◆ **What to do**
Every entry must come back exactly as it was written.
Data shown section start
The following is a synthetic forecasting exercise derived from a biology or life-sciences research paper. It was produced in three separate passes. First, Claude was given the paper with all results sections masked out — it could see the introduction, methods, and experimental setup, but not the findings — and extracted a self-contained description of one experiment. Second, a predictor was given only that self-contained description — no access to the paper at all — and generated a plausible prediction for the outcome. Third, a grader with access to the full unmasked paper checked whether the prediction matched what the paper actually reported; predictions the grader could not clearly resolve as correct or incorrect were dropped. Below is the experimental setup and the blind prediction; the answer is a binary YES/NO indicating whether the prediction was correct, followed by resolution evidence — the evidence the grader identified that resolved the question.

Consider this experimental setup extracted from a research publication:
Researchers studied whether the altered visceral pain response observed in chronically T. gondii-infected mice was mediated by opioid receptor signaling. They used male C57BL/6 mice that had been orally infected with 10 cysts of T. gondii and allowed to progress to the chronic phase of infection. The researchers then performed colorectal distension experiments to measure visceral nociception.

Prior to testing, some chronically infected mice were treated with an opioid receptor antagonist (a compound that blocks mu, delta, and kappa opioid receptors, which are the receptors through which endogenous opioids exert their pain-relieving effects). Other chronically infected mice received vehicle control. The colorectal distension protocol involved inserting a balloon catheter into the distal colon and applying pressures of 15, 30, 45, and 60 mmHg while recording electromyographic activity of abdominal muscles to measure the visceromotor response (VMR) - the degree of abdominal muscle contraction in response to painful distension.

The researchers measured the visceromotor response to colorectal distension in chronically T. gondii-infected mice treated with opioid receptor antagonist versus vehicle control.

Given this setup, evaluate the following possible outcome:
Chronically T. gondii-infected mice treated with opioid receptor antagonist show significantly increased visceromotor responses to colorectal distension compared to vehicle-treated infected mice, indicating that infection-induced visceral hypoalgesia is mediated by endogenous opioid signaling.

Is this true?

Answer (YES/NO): YES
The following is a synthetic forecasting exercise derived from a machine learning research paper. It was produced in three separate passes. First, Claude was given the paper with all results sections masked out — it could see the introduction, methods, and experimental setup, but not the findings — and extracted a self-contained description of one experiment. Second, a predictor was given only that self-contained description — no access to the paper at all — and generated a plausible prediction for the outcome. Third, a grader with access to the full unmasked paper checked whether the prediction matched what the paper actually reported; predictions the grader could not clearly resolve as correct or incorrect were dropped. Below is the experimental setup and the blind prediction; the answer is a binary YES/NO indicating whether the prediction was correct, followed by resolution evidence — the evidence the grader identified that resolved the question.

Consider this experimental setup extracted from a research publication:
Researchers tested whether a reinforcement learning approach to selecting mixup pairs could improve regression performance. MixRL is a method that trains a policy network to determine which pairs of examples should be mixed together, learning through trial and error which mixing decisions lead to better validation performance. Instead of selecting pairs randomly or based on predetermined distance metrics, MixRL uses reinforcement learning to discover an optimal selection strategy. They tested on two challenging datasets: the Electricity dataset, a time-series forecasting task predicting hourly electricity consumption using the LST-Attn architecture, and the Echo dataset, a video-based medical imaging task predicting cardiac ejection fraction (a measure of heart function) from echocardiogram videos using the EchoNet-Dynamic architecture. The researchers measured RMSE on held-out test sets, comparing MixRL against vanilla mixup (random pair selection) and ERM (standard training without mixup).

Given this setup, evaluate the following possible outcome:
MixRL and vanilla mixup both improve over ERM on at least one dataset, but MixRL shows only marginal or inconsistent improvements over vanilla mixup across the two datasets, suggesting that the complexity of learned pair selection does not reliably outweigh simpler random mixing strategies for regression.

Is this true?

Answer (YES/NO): NO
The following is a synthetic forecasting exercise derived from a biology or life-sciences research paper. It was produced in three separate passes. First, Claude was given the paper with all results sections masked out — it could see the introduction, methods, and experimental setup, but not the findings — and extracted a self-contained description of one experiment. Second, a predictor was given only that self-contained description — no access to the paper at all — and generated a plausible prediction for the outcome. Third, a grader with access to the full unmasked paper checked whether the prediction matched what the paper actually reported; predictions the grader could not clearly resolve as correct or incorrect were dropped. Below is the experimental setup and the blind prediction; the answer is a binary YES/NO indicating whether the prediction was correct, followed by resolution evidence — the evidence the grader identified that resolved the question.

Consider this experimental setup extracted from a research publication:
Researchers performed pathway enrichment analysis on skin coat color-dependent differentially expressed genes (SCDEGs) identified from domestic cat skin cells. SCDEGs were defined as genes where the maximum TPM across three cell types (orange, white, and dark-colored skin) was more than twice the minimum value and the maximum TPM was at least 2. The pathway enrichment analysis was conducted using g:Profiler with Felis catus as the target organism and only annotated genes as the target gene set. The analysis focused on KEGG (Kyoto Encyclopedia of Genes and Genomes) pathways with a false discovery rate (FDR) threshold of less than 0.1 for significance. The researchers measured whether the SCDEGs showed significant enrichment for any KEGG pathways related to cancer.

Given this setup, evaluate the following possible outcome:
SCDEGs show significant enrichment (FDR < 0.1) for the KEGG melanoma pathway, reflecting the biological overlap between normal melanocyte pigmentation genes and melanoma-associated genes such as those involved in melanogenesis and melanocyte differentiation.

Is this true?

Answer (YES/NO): NO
Data shown section end
◆ **Result of this task**
The following is a synthetic forecasting exercise derived from a biology or life-sciences research paper. It was produced in three separate passes. First, Claude was given the paper with all results sections masked out — it could see the introduction, methods, and experimental setup, but not the findings — and extracted a self-contained description of one experiment. Second, a predictor was given only that self-contained description — no access to the paper at all — and generated a plausible prediction for the outcome. Third, a grader with access to the full unmasked paper checked whether the prediction matched what the paper actually reported; predictions the grader could not clearly resolve as correct or incorrect were dropped. Below is the experimental setup and the blind prediction; the answer is a binary YES/NO indicating whether the prediction was correct, followed by resolution evidence — the evidence the grader identified that resolved the question.

Consider this experimental setup extracted from a research publication:
Researchers studied whether the altered visceral pain response observed in chronically T. gondii-infected mice was mediated by opioid receptor signaling. They used male C57BL/6 mice that had been orally infected with 10 cysts of T. gondii and allowed to progress to the chronic phase of infection. The researchers then performed colorectal distension experiments to measure visceral nociception.

Prior to testing, some chronically infected mice were treated with an opioid receptor antagonist (a compound that blocks mu, delta, and kappa opioid receptors, which are the receptors through which endogenous opioids exert their pain-relieving effects). Other chronically infected mice received vehicle control. The colorectal distension protocol involved inserting a balloon catheter into the distal colon and applying pressures of 15, 30, 45, and 60 mmHg while recording electromyographic activity of abdominal muscles to measure the visceromotor response (VMR) - the degree of abdominal muscle contraction in response to painful distension.

The researchers measured the visceromotor response to colorectal distension in chronically T. gondii-infected mice treated with opioid receptor antagonist versus vehicle control.

Given this setup, evaluate the following possible outcome:
Chronically T. gondii-infected mice treated with opioid receptor antagonist show significantly increased visceromotor responses to colorectal distension compared to vehicle-treated infected mice, indicating that infection-induced visceral hypoalgesia is mediated by endogenous opioid signaling.

Is this true?

Answer (YES/NO): YES
The following is a synthetic forecasting exercise derived from a machine learning research paper. It was produced in three separate passes. First, Claude was given the paper with all results sections masked out — it could see the introduction, methods, and experimental setup, but not the findings — and extracted a self-contained description of one experiment. Second, a predictor was given only that self-contained description — no access to the paper at all — and generated a plausible prediction for the outcome. Third, a grader with access to the full unmasked paper checked whether the prediction matched what the paper actually reported; predictions the grader could not clearly resolve as correct or incorrect were dropped. Below is the experimental setup and the blind prediction; the answer is a binary YES/NO indicating whether the prediction was correct, followed by resolution evidence — the evidence the grader identified that resolved the question.

Consider this experimental setup extracted from a research publication:
Researchers tested whether a reinforcement learning approach to selecting mixup pairs could improve regression performance. MixRL is a method that trains a policy network to determine which pairs of examples should be mixed together, learning through trial and error which mixing decisions lead to better validation performance. Instead of selecting pairs randomly or based on predetermined distance metrics, MixRL uses reinforcement learning to discover an optimal selection strategy. They tested on two challenging datasets: the Electricity dataset, a time-series forecasting task predicting hourly electricity consumption using the LST-Attn architecture, and the Echo dataset, a video-based medical imaging task predicting cardiac ejection fraction (a measure of heart function) from echocardiogram videos using the EchoNet-Dynamic architecture. The researchers measured RMSE on held-out test sets, comparing MixRL against vanilla mixup (random pair selection) and ERM (standard training without mixup).

Given this setup, evaluate the following possible outcome:
MixRL and vanilla mixup both improve over ERM on at least one dataset, but MixRL shows only marginal or inconsistent improvements over vanilla mixup across the two datasets, suggesting that the complexity of learned pair selection does not reliably outweigh simpler random mixing strategies for regression.

Is this true?

Answer (YES/NO): NO
The following is a synthetic forecasting exercise derived from a biology or life-sciences research paper. It was produced in three separate passes. First, Claude was given the paper with all results sections masked out — it could see the introduction, methods, and experimental setup, but not the findings — and extracted a self-contained description of one experiment. Second, a predictor was given only that self-contained description — no access to the paper at all — and generated a plausible prediction for the outcome. Third, a grader with access to the full unmasked paper checked whether the prediction matched what the paper actually reported; predictions the grader could not clearly resolve as correct or incorrect were dropped. Below is the experimental setup and the blind prediction; the answer is a binary YES/NO indicating whether the prediction was correct, followed by resolution evidence — the evidence the grader identified that resolved the question.

Consider this experimental setup extracted from a research publication:
Researchers performed pathway enrichment analysis on skin coat color-dependent differentially expressed genes (SCDEGs) identified from domestic cat skin cells. SCDEGs were defined as genes where the maximum TPM across three cell types (orange, white, and dark-colored skin) was more than twice the minimum value and the maximum TPM was at least 2. The pathway enrichment analysis was conducted using g:Profiler with Felis catus as the target organism and only annotated genes as the target gene set. The analysis focused on KEGG (Kyoto Encyclopedia of Genes and Genomes) pathways with a false discovery rate (FDR) threshold of less than 0.1 for significance. The researchers measured whether the SCDEGs showed significant enrichment for any KEGG pathways related to cancer.

Given this setup, evaluate the following possible outcome:
SCDEGs show significant enrichment (FDR < 0.1) for the KEGG melanoma pathway, reflecting the biological overlap between normal melanocyte pigmentation genes and melanoma-associated genes such as those involved in melanogenesis and melanocyte differentiation.

Is this true?

Answer (YES/NO): NO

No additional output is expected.